Question

A crater lake has a base area of \(20,000 \mathrm{m}^{2},\) and the water it contains is \(12 \mathrm{m}\) deep. The ground surrounding the crater is nearly flat and is \(140 \mathrm{m}\) below the base of the lake. Determine the maximum amount of electrical work, in \(\mathrm{kWh}\) that can be generated by feeding this water to a hydroelectric power plant.

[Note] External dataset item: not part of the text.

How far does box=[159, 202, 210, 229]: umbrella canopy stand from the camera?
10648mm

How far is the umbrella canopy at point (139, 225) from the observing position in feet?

Answer: \(95,500 \mathrm{kWh}\).

Short answer

Answer: The maximum amount of electrical work that can be generated by feeding the water to a hydroelectric power plant is 95,500 kWh.

Step-by-step solution

Calculate the volume of water in the lake

To find the volume, we can use the formula for the volume of a prism: \(V = Ah\), where \(V\) is the volume, \(A\) is the base area, and \(h\) is the height. In this case, the base area of the lake \(A = 20,000 \, \mathrm{m}^2\) and the depth (height) of the water \(h = 12 \, \mathrm{m}\). So, the volume \(V = 20,000 \, \mathrm{m}^2 \times 12 \, \mathrm{m} = 240,000 \, \mathrm{m}^3\).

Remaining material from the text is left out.